Parlammo di cento cose con abbandono; ma tuttavia era chiaro che ciascuno di noi nascondeva qualche cosa all'altro, e che struggendosi di parlare adoperava i più strani giri per arrivarvi senza lasciarne parere il desiderio.

–Domani sarà una bella giornata, mi disse Clelia.

Conobbi che questa era da parte sua l'ultima via per giungere alle spiegazioni, e che il suo partito oramai era preso. Che mi avrebbe detto ella mai?

Anch'io convenni che il domani sarebbe stata una bella giornata.

–E la campagna sarà sorridente di fiori e di profumi…

Io non ne dubitavo-e tuttavia non sapevo ancora a che volesse arrivare.

Non disse altro.

"Si è pentita," pensai.

Ma mi era ingannato; sentii la sua bocca accostarsi al mio orecchio e dirmi sommesso:

"Mi ci condurrai, non è vero?"

"Dove?" mi domandai, e prima che avessi tempo di rispondere, la mia mente aveva corso gran tratto il campo delle fantasticherie.

E mi parve d'udire il respiro affrettato di Clelia, e di sentire fremere il suo corpo vicino al mio. Allora il capo mi si confuse affatto; nuovi sospetti scesero nel cuore a straziarlo, e non osando più profferire parola, perchè pauroso di provocare una novella che non avrei saputo sopportare, tacqui.

–Raimondo, proseguì Clelia con voce più calma, la primavera è così bella! non vorrai tu che noi andiamo per qualche tempo sul lago?

–Vi andremo, risposi sbadato.

Ma pensando dopo breve tratto alla mia risposta, e per essa alla domanda di Clelia, mi riconfortai. – Vi andremo-soggiunsi con voce più ferma-è vero, la primavera è così bella! Ma perchè mai non attendere l'estate?

–La primavera è così bella!

–Hai ragione.

–Soli, non è vero?

–Soli! – Ahimè, che il terribile segreto mi si svelava tutto e le mie paure risorgevano più gagliarde.
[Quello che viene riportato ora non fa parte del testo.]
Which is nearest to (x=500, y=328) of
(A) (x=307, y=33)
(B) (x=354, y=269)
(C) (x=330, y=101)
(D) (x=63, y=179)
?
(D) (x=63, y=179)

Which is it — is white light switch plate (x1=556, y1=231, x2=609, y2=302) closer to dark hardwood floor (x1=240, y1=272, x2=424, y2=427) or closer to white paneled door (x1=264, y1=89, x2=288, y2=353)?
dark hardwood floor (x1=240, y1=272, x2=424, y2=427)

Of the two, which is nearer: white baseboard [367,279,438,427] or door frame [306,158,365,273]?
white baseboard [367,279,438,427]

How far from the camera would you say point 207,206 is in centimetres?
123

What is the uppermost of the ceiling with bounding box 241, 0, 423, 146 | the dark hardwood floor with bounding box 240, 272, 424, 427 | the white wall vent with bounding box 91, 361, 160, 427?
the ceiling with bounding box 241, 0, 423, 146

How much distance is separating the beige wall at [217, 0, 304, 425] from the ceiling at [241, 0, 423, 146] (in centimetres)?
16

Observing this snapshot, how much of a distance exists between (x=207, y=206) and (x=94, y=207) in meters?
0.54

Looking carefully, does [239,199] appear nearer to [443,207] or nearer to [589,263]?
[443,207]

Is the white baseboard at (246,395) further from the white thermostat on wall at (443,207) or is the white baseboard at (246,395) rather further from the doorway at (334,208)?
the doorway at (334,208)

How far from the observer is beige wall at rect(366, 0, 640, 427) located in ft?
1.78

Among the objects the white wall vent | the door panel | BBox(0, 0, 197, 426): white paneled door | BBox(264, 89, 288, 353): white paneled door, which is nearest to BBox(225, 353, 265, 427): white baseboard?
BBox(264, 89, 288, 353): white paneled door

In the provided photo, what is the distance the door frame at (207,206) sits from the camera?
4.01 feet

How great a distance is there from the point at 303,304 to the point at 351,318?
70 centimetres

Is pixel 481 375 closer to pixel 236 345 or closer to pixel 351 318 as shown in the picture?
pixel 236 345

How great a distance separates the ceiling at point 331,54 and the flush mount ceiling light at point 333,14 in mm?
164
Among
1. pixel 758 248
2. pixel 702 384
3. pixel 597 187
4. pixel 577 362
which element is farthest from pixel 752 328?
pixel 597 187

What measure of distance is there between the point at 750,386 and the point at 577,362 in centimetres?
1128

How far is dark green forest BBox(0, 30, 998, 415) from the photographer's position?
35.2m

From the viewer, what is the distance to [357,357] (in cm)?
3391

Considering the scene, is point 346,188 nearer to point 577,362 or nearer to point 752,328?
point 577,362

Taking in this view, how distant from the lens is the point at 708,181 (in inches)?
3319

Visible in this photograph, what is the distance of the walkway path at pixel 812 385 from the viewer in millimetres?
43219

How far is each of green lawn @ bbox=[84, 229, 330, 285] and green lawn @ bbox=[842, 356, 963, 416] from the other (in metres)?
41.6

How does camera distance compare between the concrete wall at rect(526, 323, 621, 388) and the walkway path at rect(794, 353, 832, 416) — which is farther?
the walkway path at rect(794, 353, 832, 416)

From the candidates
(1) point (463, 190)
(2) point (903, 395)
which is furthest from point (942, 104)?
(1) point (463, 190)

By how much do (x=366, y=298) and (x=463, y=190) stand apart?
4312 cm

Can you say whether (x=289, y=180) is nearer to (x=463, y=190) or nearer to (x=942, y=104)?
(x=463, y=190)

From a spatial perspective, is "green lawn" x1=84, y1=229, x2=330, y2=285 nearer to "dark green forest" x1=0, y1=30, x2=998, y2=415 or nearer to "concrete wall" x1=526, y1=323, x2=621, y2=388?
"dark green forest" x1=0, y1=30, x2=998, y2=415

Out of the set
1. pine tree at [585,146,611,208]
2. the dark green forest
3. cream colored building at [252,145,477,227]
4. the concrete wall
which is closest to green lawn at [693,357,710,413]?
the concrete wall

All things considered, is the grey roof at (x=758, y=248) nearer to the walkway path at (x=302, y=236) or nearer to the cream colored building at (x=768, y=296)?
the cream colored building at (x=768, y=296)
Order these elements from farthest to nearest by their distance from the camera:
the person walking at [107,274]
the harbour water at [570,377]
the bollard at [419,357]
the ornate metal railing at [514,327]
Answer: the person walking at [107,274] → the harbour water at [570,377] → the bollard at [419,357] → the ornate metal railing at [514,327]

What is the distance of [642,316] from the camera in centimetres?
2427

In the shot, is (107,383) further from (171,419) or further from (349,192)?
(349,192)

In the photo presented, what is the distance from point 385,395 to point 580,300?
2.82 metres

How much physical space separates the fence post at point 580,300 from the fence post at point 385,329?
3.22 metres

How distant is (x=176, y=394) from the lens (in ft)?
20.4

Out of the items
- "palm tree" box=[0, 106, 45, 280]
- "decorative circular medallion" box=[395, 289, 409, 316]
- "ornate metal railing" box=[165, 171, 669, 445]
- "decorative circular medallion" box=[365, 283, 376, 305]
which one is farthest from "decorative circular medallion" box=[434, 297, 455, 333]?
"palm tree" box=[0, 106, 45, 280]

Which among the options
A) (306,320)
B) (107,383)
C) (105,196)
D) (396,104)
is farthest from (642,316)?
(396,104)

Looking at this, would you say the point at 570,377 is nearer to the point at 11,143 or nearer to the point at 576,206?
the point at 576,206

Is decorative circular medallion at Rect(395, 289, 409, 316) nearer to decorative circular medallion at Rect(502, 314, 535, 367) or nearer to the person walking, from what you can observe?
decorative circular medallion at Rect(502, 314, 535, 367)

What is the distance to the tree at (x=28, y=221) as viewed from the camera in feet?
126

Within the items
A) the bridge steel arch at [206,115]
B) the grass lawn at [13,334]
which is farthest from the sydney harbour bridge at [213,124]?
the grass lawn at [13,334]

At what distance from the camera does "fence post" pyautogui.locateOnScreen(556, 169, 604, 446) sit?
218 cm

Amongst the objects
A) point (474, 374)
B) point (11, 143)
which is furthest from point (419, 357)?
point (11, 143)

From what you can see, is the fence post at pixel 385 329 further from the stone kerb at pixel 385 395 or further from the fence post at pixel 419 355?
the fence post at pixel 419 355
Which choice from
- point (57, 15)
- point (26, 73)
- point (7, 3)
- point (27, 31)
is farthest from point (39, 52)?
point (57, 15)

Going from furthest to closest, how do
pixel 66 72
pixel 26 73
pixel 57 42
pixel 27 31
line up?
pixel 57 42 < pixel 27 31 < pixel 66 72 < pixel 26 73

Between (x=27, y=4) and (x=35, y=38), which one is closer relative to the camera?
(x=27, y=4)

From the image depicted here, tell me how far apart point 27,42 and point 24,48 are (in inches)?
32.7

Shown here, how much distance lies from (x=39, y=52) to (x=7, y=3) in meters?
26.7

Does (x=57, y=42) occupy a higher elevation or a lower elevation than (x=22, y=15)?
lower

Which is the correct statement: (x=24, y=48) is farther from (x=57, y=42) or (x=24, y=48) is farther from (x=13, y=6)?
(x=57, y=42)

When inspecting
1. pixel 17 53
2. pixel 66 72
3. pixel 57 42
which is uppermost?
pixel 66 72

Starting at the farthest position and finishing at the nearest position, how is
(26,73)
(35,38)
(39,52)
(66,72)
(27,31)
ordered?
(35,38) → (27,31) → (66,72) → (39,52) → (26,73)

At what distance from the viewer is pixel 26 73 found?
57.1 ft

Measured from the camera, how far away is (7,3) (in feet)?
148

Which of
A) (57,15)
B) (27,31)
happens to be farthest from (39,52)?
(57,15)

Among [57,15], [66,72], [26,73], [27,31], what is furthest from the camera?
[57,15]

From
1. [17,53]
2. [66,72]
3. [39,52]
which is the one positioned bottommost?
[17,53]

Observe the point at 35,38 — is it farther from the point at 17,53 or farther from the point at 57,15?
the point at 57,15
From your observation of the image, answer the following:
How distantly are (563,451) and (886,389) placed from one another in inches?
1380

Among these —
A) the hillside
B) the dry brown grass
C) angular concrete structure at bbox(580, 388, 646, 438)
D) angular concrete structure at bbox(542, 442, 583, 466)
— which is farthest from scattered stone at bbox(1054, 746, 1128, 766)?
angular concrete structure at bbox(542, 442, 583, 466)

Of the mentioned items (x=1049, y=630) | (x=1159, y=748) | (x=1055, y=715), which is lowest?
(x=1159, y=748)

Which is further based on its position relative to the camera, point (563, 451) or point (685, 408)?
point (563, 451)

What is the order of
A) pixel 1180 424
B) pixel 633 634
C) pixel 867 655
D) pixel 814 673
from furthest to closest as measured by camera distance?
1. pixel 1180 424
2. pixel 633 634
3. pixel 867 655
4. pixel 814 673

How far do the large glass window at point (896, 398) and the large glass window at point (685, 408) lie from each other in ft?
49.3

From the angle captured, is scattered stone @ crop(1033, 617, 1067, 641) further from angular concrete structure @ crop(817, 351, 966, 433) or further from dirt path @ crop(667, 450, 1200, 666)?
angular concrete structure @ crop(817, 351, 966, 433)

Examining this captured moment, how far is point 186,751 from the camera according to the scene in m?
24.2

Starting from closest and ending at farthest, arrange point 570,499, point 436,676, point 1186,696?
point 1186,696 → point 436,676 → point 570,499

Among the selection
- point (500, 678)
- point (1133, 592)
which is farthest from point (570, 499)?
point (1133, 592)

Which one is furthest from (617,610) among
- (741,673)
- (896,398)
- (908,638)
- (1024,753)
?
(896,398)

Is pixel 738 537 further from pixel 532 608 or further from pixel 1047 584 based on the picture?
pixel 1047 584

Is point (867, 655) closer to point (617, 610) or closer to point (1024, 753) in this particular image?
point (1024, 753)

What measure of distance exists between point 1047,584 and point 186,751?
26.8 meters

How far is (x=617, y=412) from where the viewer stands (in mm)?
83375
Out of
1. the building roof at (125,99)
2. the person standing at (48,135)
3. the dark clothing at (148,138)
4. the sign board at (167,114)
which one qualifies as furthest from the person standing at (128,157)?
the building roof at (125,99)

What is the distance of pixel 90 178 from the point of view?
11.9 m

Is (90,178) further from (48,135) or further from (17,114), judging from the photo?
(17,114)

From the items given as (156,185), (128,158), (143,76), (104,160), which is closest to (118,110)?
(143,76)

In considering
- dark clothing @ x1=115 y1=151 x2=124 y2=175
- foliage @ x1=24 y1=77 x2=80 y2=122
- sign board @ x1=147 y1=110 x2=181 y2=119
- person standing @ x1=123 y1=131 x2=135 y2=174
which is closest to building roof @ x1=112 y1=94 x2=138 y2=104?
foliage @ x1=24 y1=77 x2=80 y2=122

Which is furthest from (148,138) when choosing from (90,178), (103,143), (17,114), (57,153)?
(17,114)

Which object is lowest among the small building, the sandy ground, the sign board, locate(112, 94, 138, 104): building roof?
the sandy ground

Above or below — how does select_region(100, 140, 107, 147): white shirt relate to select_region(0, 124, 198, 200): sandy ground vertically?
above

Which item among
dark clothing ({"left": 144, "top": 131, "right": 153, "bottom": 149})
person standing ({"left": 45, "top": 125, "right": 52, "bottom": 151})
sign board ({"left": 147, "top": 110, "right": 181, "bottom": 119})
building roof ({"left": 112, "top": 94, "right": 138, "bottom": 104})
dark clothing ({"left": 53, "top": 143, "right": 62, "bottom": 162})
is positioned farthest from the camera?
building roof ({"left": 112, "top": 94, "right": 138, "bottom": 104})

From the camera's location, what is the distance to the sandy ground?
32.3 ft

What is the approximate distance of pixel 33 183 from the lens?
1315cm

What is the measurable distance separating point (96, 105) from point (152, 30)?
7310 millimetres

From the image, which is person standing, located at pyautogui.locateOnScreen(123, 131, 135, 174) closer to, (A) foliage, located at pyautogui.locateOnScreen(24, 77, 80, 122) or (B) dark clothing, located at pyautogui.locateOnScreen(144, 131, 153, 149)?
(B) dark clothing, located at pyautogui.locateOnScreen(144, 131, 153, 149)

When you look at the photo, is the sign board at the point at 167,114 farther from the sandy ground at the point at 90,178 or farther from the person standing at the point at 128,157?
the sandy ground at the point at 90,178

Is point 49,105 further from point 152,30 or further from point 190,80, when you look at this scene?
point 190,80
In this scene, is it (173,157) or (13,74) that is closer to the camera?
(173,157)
–Eugenio vorrà forse venire con noi, balbettai coll'istinto di accertare la mia sciagura.

Attesi invano una risposta. Cercai la mano di Clelia che mi era sfuggita, cercai il suo corpo tentoni con ansietà inesprimibile. Sfiorai il morbido velluto dei suoi capelli, sentii il freddo marmoreo della sua fronte appoggiata al cuscino del divano, e alcune lagrime scorrermi fra le dita.

La gelosia vinse in me ogni altro sentimento; mi drizzai furibondo, col cuore che ruggiva una bestemmia. Il tremito del mio corpo, l'ansia del mio povero petto dovevano pur giungere fino a lei e farsi palesi anche nell'oscurità. La poveretta non faceva motto, e piangeva.

 

Ripiombai abbattuto sul seggiolone, cacciandomi le mani nei capelli.

–Raimondo, amico mio, salvami; pietà di me, in nome del nostro amore…

Può il cielo serbare alle sue creature uno strazio più crudele! Io non risposi, non piansi, non imprecai.